Remarks by Special Advisor to the President and the Secretary of State for Caspian Basin Energy Diplomacy J. Wolf on Caspian Energy Diplomacy, Almati, 4 October 2000


The transportation corridor I describe isn't just a means for moving oil. The security and stability it portends are prerequisites for securing and sustaining the massive investment needed for Caspian energy projects to proceed. An east-west transportation corridor will bolster the independence and prosperity of the new states of the Caspian, strengthen regional cooperation, and enhance investment opportunities for U.S. and other companies. It also will increase global energy security and benefit international energy markets by providing a safe, new oil export route that reaches world markets directly. The U.S. approach is simple, straightforward, and basically unselfish when compared with the historic efforts of others in the region.

Let me re-emphasize one point.
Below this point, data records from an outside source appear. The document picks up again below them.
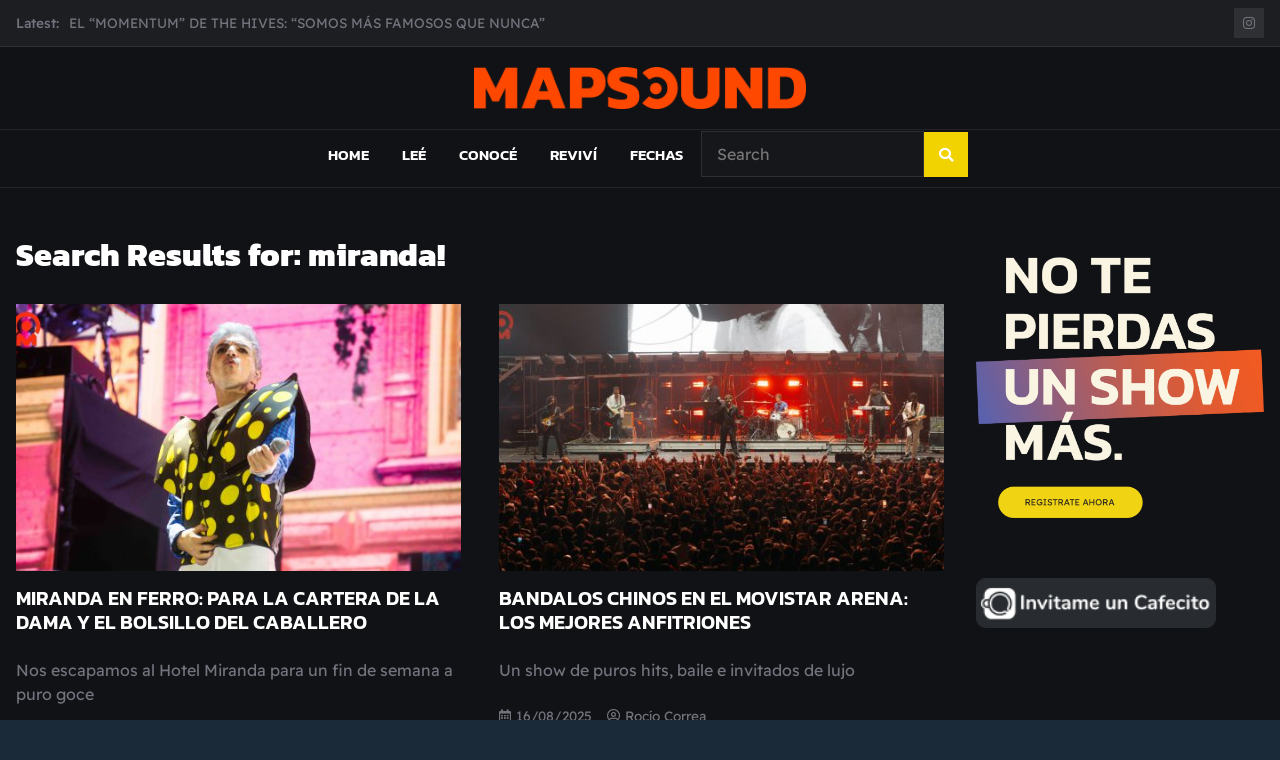

--- FILE ---
content_type: text/html; charset=utf-8
request_url: https://www.google.com/recaptcha/api2/aframe
body_size: 265
content:
<!DOCTYPE HTML><html><head><meta http-equiv="content-type" content="text/html; charset=UTF-8"></head><body><script nonce="MagJ4YuwOs97qe0yldReNg">/** Anti-fraud and anti-abuse applications only. See google.com/recaptcha */ try{var clients={'sodar':'https://pagead2.googlesyndication.com/pagead/sodar?'};window.addEventListener("message",function(a){try{if(a.source===window.parent){var b=JSON.parse(a.data);var c=clients[b['id']];if(c){var d=document.createElement('img');d.src=c+b['params']+'&rc='+(localStorage.getItem("rc::a")?sessionStorage.getItem("rc::b"):"");window.document.body.appendChild(d);sessionStorage.setItem("rc::e",parseInt(sessionStorage.getItem("rc::e")||0)+1);localStorage.setItem("rc::h",'1769194372568');}}}catch(b){}});window.parent.postMessage("_grecaptcha_ready", "*");}catch(b){}</script></body></html>

--- FILE ---
content_type: text/plain
request_url: https://www.google-analytics.com/j/collect?v=1&_v=j102&a=1272208522&t=pageview&_s=1&dl=https%3A%2F%2Fmapsound.ar%2Fsearch%2Fmiranda%2521%2F&ul=en-us%40posix&dt=Search%20for%20miranda!%20%7C%20MAPSOUND&sr=1280x720&vp=1280x720&_u=IEBAAEABAAAAACAAI~&jid=646658141&gjid=755873920&cid=1163843653.1769194371&tid=UA-103057607-1&_gid=1274178374.1769194371&_r=1&_slc=1&z=740066770
body_size: -449
content:
2,cG-G3L7NZ48BS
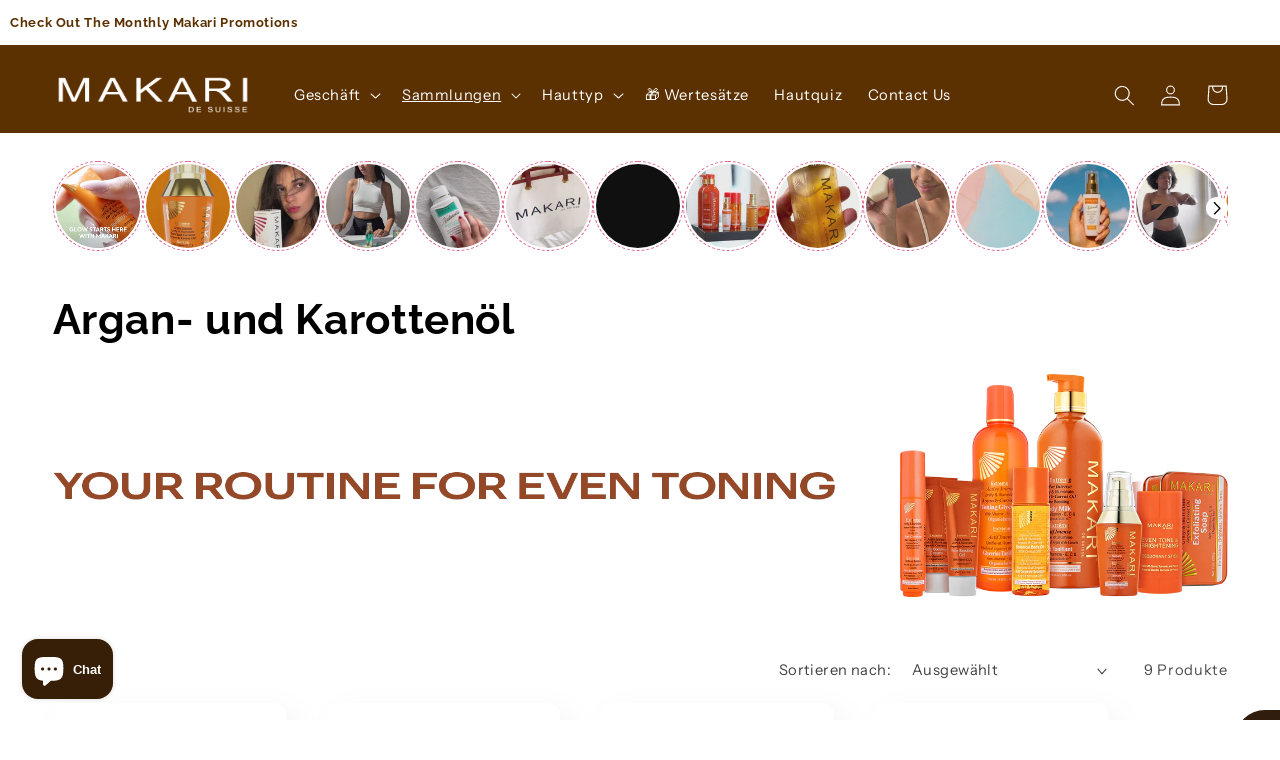

--- FILE ---
content_type: text/css
request_url: https://shopmakarieurope.com/cdn/shop/t/2/assets/override.css?v=13563888544002357221721396533
body_size: -346
content:
.header__submenu.list-menu{background:rgb(var(--color-background))!important}.list-menu--disclosure{width:30rem!important}.banner-hyperlink{z-index:2}.product__pickup-availabilities.no-js-hidden.quick-add-hidden{display:none!important}.ppf-popup .iframe-holder{border-radius:15px!important;overflow:hidden}.tolstoy-stories-next-button,.tolstoy-stories-previous-button{background-color:transparent!important}fieldset.shopify_subscriptions_fieldset>div{max-width:44rem;border-radius:1rem!important;overflow:hidden}
/*# sourceMappingURL=/cdn/shop/t/2/assets/override.css.map?v=13563888544002357221721396533 */
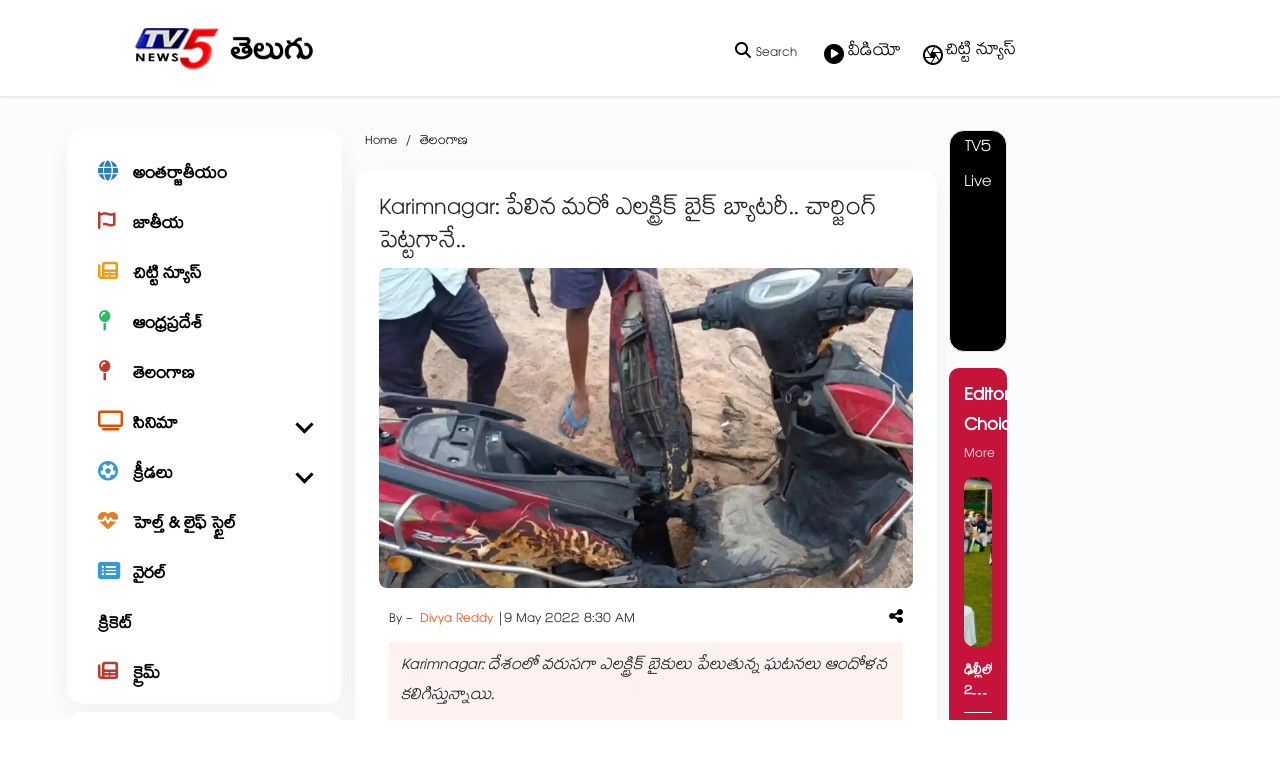

--- FILE ---
content_type: text/html; charset=utf-8
request_url: https://www.google.com/recaptcha/api2/aframe
body_size: 183
content:
<!DOCTYPE HTML><html><head><meta http-equiv="content-type" content="text/html; charset=UTF-8"></head><body><script nonce="1pQK3CQNph93nKQHdXlFmA">/** Anti-fraud and anti-abuse applications only. See google.com/recaptcha */ try{var clients={'sodar':'https://pagead2.googlesyndication.com/pagead/sodar?'};window.addEventListener("message",function(a){try{if(a.source===window.parent){var b=JSON.parse(a.data);var c=clients[b['id']];if(c){var d=document.createElement('img');d.src=c+b['params']+'&rc='+(localStorage.getItem("rc::a")?sessionStorage.getItem("rc::b"):"");window.document.body.appendChild(d);sessionStorage.setItem("rc::e",parseInt(sessionStorage.getItem("rc::e")||0)+1);localStorage.setItem("rc::h",'1769263690437');}}}catch(b){}});window.parent.postMessage("_grecaptcha_ready", "*");}catch(b){}</script></body></html>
The United States derives no direct economic benefit from any particular pipeline routes. We have no territorial ambitions. Some consider the United States a relative newcomer to the Caspian region. True, but we think that we have brought a needed, new perspective. We and our western partners also have brought new investment, modern business techniques, and environmentally safe technologies that are accelerating the area's development. Our underlying objective is to empower the people and governments of the Caspian region to build sustainable and balanced economic growth; to construct efficient and just government structures; and to acquire the world-class technologies and techniques that will safeguard the Caspian Sea's fragile and long suffering environment.

In short, this empowerment aims to help the region's governments and peoples to make their own decisions about their lives, their political welfare, and their future economic prosperity. Big changes have happened over the past decade; much more still is needed. One parenthetic point -- the work of institution building, and help to people of this region to build modern institutions is not a responsibility of governments alone. You in the private sector need to play a very active role building public/private partnerships. Why, because as you have learned all around the world, it makes enormous business good sense.